31 de marzo. Madrugamos. Vamos andando desde el hotel hasta la estación Central, atravesando la Grand Place, que a esas horas está semi-desierta. Tren al aeropuerto. Ya somos ocho y embarcamos. Largas horas de vuelo, con escala en Kigali (Ruanda) sin bajarnos del avión. Llegada a Nairobi, control de pasaportes, recogida de equipajes. A la salida nos esperan los que van a ser nuestros guías y conductores de las furgonetas en las que haremos el recorrido: Jorge y Simón. En realidad no se llaman así, han castellanizado sus nombres para sus clientes hispanos, entre los que –parece ser- se encuentra Pocholo Martinez-Bordiú (¡!). Hablan español bastante bien, dicen que aprendieron en el colegio. Nos dejan en el hotel The Stanley, una reconstrucción moderna de aquél en el que se alojaba Hemingway. Unas cervezas Tusker de última hora con el Malarone y a la piltra.

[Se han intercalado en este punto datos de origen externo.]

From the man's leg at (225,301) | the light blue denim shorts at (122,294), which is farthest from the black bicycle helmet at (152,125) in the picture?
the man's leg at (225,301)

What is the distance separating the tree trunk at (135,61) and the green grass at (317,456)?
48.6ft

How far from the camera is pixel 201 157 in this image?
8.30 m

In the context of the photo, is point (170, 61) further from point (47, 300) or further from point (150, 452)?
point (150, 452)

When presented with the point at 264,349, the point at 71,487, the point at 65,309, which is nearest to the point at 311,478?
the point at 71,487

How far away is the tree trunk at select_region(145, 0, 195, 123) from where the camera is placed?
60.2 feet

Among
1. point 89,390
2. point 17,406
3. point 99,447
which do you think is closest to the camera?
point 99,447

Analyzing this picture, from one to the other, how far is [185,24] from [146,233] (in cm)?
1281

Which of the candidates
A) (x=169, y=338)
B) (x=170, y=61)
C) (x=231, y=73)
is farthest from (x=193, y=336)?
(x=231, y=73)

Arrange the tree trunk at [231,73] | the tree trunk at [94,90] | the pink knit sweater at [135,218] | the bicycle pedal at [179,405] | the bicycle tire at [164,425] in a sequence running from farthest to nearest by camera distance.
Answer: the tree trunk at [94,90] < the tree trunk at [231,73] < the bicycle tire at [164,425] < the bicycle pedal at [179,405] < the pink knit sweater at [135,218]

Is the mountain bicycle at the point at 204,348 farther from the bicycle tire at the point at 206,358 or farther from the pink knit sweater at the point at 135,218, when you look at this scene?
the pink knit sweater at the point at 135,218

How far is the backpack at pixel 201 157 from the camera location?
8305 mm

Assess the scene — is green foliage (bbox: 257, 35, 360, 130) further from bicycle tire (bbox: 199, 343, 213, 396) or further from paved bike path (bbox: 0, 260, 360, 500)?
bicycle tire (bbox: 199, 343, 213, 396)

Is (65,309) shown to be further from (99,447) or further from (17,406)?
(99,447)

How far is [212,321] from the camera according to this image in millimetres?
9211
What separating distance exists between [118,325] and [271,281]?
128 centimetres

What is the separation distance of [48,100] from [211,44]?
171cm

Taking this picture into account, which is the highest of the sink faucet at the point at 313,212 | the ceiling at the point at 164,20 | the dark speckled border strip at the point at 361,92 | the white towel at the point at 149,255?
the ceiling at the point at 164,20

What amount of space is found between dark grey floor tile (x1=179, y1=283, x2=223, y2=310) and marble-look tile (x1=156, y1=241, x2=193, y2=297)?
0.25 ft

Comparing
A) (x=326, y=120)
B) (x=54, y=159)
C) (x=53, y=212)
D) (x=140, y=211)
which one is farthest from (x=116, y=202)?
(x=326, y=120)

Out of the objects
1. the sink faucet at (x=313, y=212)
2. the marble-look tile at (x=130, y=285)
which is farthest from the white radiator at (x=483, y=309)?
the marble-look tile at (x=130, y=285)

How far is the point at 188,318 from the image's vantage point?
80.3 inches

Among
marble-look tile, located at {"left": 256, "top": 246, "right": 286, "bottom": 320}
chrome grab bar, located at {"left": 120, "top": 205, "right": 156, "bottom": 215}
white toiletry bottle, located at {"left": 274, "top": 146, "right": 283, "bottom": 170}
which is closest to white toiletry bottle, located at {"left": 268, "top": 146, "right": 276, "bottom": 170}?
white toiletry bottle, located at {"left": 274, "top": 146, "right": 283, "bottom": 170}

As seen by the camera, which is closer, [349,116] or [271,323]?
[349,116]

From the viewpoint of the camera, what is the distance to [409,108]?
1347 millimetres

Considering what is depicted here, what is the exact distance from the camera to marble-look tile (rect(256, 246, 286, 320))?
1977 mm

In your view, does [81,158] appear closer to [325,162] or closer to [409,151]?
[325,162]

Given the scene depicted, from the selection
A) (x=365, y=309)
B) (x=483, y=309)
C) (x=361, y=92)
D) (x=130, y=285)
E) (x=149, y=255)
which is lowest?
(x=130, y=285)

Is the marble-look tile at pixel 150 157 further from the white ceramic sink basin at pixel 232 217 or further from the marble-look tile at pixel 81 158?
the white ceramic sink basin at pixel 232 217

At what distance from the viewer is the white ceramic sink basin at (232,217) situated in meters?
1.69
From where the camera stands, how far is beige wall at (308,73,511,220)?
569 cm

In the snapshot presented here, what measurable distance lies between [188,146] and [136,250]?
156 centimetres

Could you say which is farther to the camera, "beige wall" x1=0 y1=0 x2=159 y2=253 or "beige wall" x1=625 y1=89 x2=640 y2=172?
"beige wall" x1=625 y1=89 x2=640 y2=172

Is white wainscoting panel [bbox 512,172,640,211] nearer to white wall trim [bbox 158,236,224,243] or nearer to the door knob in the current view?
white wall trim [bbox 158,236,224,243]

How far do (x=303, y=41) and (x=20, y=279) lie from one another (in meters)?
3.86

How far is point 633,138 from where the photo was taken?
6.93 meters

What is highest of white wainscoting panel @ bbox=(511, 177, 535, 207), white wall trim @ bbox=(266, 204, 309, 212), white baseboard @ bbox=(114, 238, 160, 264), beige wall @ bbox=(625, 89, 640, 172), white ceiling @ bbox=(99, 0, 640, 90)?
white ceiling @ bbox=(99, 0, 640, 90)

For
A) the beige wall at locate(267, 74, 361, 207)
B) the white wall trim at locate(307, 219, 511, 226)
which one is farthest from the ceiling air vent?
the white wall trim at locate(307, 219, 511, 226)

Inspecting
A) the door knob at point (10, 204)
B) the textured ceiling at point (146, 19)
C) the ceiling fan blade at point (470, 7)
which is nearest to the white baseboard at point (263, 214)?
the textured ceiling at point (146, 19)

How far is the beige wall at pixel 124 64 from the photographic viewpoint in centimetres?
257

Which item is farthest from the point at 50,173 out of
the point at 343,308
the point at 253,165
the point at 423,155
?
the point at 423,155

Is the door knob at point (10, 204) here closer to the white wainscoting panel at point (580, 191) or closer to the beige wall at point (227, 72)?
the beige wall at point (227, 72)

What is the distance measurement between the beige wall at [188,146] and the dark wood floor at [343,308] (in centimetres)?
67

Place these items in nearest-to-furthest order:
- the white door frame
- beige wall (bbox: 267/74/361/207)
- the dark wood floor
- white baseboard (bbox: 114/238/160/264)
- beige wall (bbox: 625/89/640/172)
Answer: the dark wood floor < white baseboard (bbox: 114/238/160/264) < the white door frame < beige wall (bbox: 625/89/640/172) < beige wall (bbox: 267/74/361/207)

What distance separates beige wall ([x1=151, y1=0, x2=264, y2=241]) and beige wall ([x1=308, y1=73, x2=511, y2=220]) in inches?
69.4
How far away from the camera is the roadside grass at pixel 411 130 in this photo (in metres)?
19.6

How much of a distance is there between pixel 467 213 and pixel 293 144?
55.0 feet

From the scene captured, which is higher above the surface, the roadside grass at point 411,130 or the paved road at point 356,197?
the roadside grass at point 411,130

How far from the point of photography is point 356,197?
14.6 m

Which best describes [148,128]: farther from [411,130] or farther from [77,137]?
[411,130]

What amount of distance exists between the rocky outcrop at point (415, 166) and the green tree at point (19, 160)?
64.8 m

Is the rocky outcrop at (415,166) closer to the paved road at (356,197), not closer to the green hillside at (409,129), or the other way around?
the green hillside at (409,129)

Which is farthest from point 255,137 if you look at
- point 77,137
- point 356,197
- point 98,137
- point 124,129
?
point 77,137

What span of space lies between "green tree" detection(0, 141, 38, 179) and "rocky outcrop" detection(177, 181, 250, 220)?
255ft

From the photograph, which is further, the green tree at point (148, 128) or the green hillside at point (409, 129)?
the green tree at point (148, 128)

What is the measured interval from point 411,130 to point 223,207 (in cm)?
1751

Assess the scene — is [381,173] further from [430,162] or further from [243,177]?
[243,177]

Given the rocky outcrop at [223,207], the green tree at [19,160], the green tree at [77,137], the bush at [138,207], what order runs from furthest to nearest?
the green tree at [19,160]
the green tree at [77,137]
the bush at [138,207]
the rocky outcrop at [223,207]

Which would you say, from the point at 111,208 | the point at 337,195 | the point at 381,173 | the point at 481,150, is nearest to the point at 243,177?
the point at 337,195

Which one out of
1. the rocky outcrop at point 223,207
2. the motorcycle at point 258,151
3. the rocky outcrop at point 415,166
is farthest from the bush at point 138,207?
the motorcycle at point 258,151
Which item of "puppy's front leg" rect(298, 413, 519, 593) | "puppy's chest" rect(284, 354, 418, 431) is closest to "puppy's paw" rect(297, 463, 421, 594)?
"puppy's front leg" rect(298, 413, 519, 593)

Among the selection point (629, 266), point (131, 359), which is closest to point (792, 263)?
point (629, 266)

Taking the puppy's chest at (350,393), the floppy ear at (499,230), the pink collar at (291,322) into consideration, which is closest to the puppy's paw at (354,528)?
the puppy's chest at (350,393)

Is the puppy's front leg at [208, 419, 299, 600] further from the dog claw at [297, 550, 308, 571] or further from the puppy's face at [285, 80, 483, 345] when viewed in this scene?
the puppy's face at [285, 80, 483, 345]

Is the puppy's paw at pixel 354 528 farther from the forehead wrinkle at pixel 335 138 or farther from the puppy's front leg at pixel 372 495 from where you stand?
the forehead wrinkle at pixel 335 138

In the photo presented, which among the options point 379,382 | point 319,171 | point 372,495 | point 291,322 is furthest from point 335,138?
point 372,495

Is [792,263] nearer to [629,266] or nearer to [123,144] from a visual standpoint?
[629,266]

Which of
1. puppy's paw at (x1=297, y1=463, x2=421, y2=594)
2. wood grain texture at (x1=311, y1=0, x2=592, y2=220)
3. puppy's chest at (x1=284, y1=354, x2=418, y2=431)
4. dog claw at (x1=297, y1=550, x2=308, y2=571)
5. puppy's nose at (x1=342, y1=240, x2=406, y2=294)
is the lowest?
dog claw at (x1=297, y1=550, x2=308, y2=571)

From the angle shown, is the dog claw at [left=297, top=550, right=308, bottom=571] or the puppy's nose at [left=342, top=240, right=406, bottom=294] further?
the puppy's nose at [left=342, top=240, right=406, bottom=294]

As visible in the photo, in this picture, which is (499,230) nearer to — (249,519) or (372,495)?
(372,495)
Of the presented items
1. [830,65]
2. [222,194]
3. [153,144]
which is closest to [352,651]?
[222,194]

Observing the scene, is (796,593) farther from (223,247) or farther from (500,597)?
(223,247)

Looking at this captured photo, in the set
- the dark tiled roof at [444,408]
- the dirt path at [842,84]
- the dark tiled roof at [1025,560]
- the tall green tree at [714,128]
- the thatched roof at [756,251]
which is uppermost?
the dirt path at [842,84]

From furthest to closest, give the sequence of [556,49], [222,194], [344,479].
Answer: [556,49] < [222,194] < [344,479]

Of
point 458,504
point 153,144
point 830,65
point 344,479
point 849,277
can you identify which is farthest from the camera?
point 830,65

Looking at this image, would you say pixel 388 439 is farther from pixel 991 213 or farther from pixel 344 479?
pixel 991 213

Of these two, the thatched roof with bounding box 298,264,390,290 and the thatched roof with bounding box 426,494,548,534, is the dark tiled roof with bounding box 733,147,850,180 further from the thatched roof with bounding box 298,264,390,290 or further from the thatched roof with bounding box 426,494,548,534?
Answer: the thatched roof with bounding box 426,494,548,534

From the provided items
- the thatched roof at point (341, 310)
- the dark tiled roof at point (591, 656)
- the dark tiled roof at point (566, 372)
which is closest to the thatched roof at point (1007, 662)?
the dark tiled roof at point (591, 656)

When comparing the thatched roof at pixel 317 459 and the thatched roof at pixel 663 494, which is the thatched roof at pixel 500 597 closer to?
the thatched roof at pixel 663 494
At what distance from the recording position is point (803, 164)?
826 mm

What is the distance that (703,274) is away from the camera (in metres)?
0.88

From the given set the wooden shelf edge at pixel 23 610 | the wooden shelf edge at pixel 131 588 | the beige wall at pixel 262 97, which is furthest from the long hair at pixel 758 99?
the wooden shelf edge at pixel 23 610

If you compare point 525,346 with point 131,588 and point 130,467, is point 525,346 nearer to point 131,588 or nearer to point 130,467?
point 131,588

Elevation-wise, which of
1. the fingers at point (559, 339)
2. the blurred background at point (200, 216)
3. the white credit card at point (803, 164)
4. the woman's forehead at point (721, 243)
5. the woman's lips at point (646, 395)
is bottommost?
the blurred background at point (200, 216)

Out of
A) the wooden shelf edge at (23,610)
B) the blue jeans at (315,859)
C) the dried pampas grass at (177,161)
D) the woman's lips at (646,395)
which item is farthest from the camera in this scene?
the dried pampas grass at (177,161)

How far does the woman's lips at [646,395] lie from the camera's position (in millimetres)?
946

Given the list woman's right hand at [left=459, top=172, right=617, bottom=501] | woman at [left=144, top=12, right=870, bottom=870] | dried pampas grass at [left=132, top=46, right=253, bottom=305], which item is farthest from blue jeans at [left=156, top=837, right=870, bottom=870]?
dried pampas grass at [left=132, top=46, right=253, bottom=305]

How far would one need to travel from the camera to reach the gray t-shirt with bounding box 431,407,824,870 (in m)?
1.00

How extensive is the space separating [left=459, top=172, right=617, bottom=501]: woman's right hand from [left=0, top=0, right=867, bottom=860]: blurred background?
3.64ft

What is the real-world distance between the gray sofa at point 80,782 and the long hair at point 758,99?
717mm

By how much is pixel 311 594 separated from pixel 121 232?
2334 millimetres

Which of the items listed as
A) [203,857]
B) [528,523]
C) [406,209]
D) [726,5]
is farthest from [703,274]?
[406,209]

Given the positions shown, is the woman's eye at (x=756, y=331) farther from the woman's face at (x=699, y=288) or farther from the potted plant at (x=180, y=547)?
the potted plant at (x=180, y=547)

1 de abril. Desayuno ligero y viaje en furgoneta –una especie de Nissan Vanette tuneada- hasta el parque nacional del Monte Kenia. Clima agradable, suburbios, carreteras llenas de gente, mucha actividad. Simón nos hace un breve resumen de la actualidad político-social: Parece ser que el gobierno del presidente Kibaki es la pera: Carreteras nuevecitas, disminuye la corrupción, la paz y la armonía reinan entre tribus, etnias y confesiones religiosas... En Kenia, hakuna matata (ningún problema). Poco antes de llegar a nuestro destino el paisaje se hace selvático, muy frondoso, verde y espeso. Nuestro hotel está emplazado en medio de ese bosque tropical. Comida y paseo por la selva con guía y guarda de seguridad armado hasta las cejas. El guía se llama Vincent, es un hombre ya mayor que habla en un inglés pausado y rimbombante, como escuchándose a si mismo. Se enrolla muchísimo y tarda horas en explicar cualquier nimiedad, pero el paseo resulta divertido y el entorno es precioso. Nos dan de merendar té o café con bizcochos en un claro del bosque, mientras nos cuenta el origen del nombre del país: Cuando los primeros exploradores británicos llegaron a la zona, preguntaron a los nativos cómo se llamaba ese monte tan alto y nevado (es el segundo más alto de África, después del Kilimanjaro). Los lugareños contestaron “Kii-Nya” (pronunciado Kiña), es decir, “el monte de las avestruces”. Cuando los ingleses dividieron su colonia (British East Africa) en varios países independientes, dieron a éste el nombre del monte con grafía anglosajona: Kenya. En swahili las vocales se pronuncian a la española, así que los kenianos llaman ahora a su propio país algo que se pronuncia como “Keña”. Regresamos al hotel. Nuestras habitaciones dan a una gran charca que sirve de abrevadero a multitud de animales salvajes. Mientras descansamos o tomamos unas cervezas en la terraza vemos llegar búfalos, antílopes, mangostas y los horrendos marabús. Pena de pájaro, quién diría que el glamour de la Dietrich y de tantas otras se apoyaba en las plumas de este bicho repelente y carroñero. Cena temprana e infusión en la terraza, viendo salir la luna llena, enorme.